La mala educación, por Teodoro Petkoff
La Ley de Educación puede ser vista como una suerte de Sub Constitución. Junto a la del Trabajo, es un texto legal que tiene que ver con la vida prácticamente de toda la gente del país. Quien no es alumno de maternal, kinder, primaria, bachillerato o universidad, es maestro o profesor y también padre, madre o representante.
No es exagerado decir que el ámbito de esa ley cubre a 27 millones de habitantes de este país. Además, el objeto de ella es la mente humana.
Atañe a la formación del ser humano, al desarrollo de las maravillosas potencialidades del cerebro para ejercer el pensamiento. Por lo mismo es un texto legal delicado, que debe contar con el máximo de aprobación, si no de consenso, por parte de quienes son los sujetos de ella, los millones de venezolanos que se educan o educan o tienen que ver con educandos y educadores en su condición de padres.
A una ley de educación no se le puede dar un mateo legislativo, como el que se comenzó a hacer con el proyecto presentado por el gobierno a la Asamblea Nacional.
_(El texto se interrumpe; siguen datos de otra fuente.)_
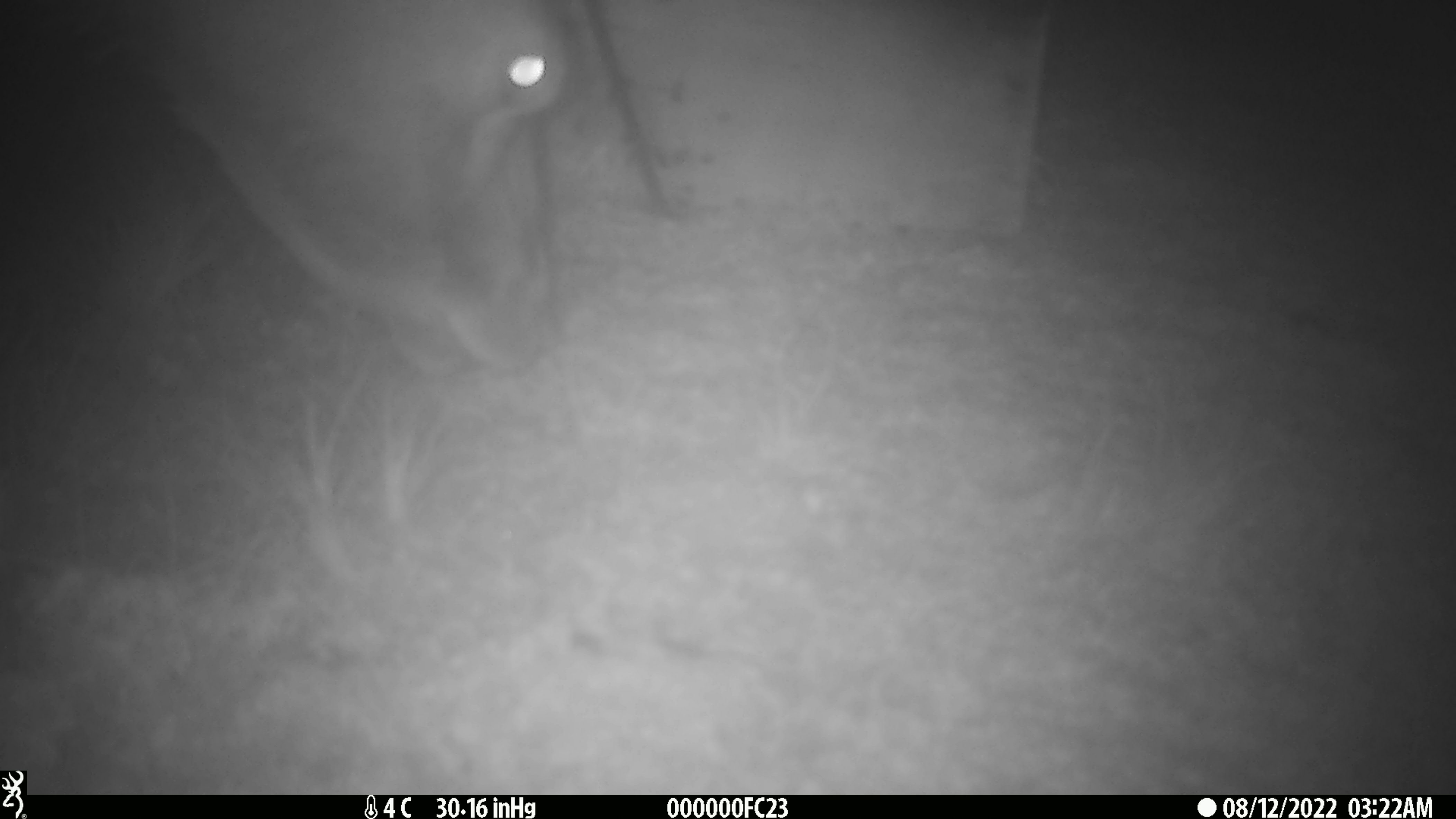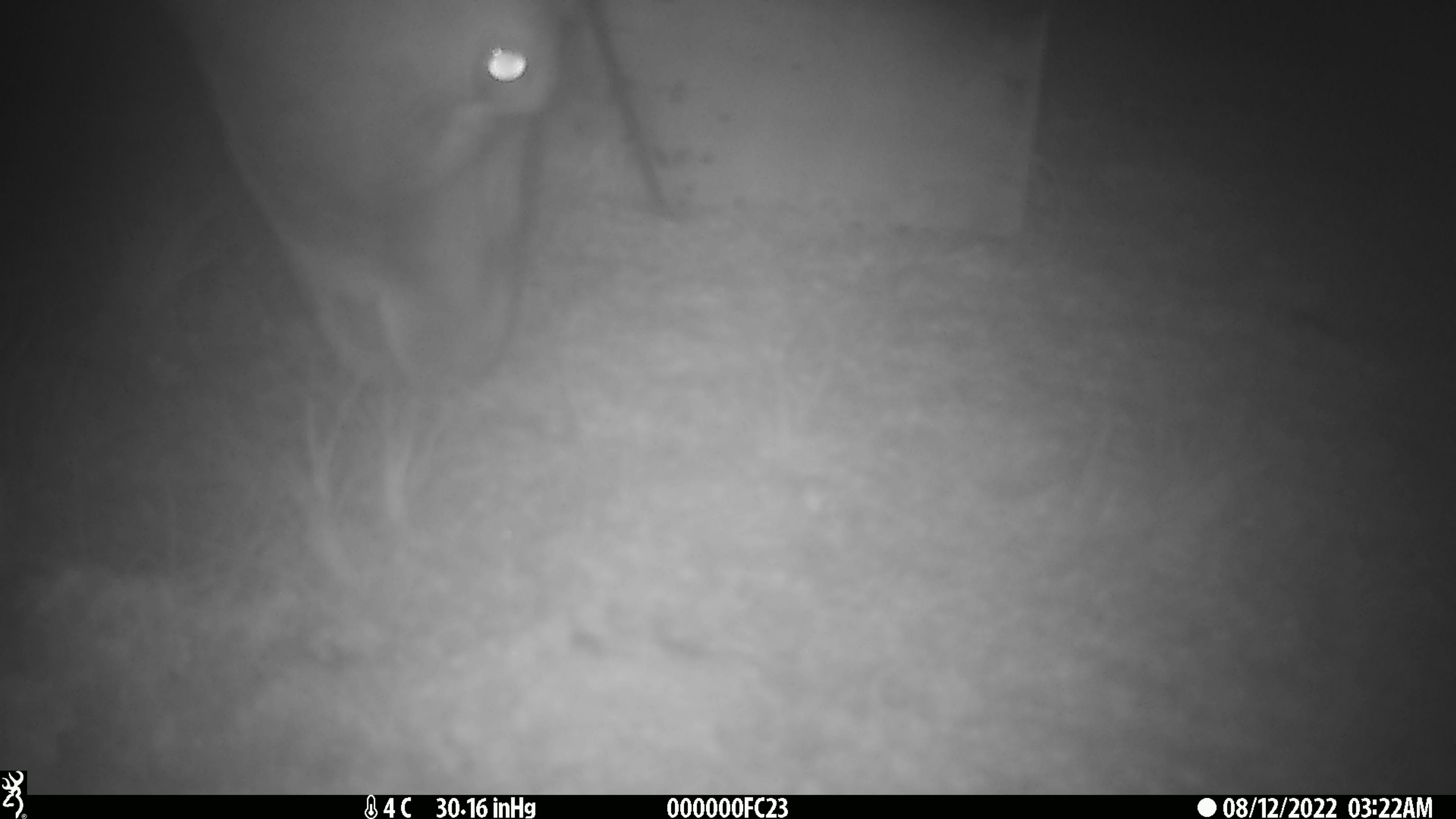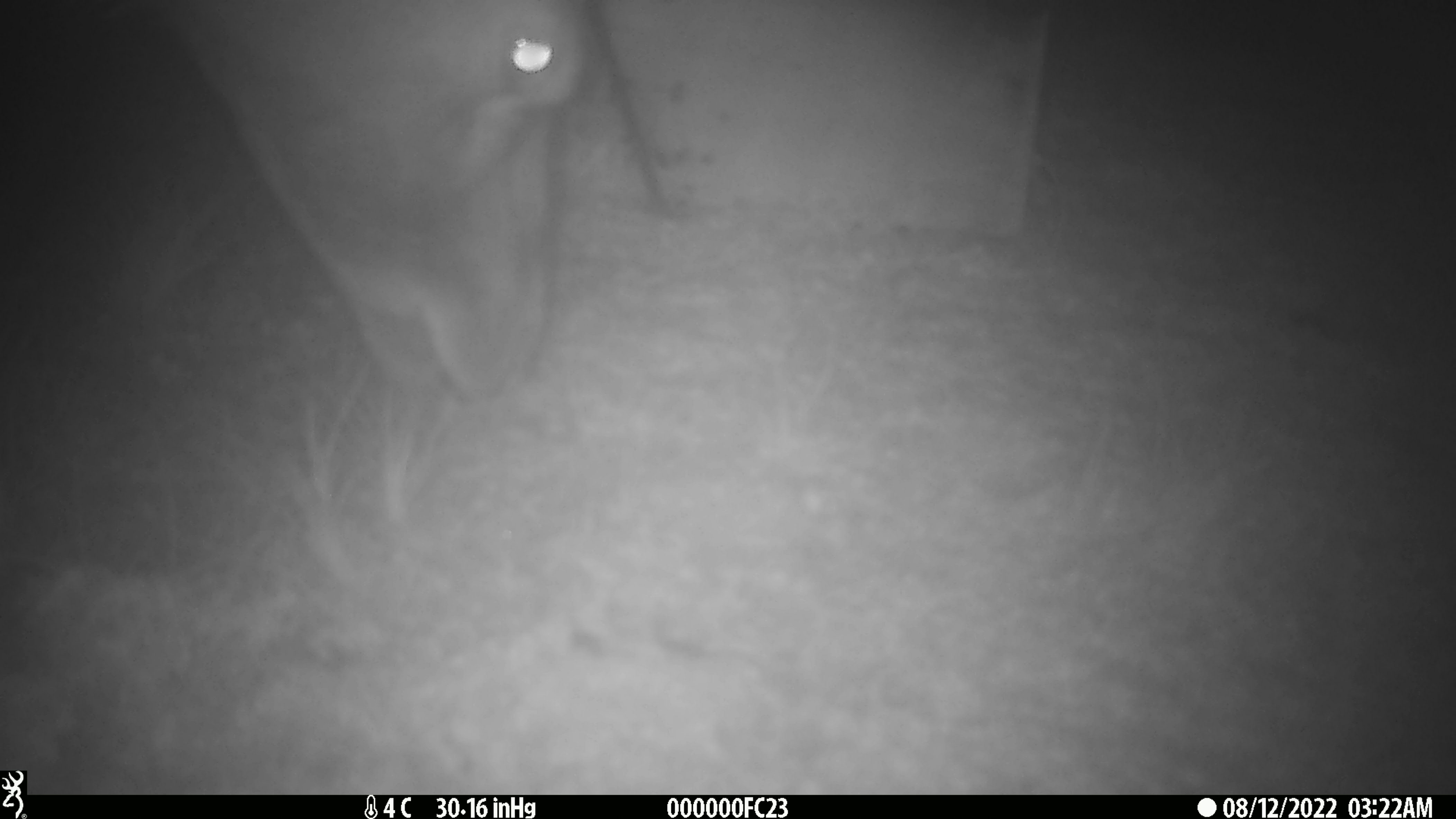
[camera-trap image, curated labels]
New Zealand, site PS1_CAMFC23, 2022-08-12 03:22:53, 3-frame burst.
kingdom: Animalia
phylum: Chordata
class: Mammalia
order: Artiodactyla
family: Cervidae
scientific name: Cervidae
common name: deer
Deer (Cervidae).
Introducido entre gallos y medianoche, después de esa simulación de consulta que fue la de convocar a expertos en la materia, para hablar de un texto que nunca fue dado a conocer, haciendo de la «consulta» una fantasmagoría kafkiana en la cual nadie sabía exactamente de qué se estaba hablando, el proyecto AcuñaNavarro, ya salido de la clandestinidad, debería ser objeto, ahora sí, de un vasto y profundo debate nacional.
Este proyecto, que contiene varios aspectos pasablemente razonables y a partir de los cuales podría avanzarse hacia la fabricación de consensos, contiene también algunos otros bastante polémicos, respecto de los cuales, sin embargo, un debate desprejuiciado podría producir también los acuerdos necesarios para que la ley, una vez aprobada, pueda ser asumida por todo el país.
Aún dentro del clima de conflictividad que se vive hoy -y al cual no son ajenas las últimas iniciativas parlamentarias del gobierno-, es posible, tal como lo muestran los ejemplos de aquella inefable Ley Sapo y de la reciente Ley contra Delitos Mediáticos, que se puedan crear situaciones en las cuales aquellos aspectos más polémicos del proyecto, por lo mismo que afectan la vida de todo el mundo, puedan dar pie a convergencias que superen las distancias políticas y/o ideológicas y produzcan un texto legal en el cual se puedan sentir retratados los distintos y variados intereses que componen el hecho educacional. Basta un ejemplo para señalar aspectos que permitirían compatibilizar ópticas distintas.
En el artículo sobre la autonomía universitaria se sugiere que la elección de las autoridades debe involucrar «en igualdad de condiciones», a profesores, estudiantes, personal administrativo, obreros y egresados.
Así como los periodistas del gobierno consideraron intragable la Ley Ortega Díaz, los universitarios del gobierno sin duda que no dejarán de percibir en esta disposición un propósito político que no sólo mata la autonomía universitaria sino, lo que es mucho más grave, a la universidad como tal. Aprobar una Ley como esta, sin un mínimo consenso es de muy mala educación.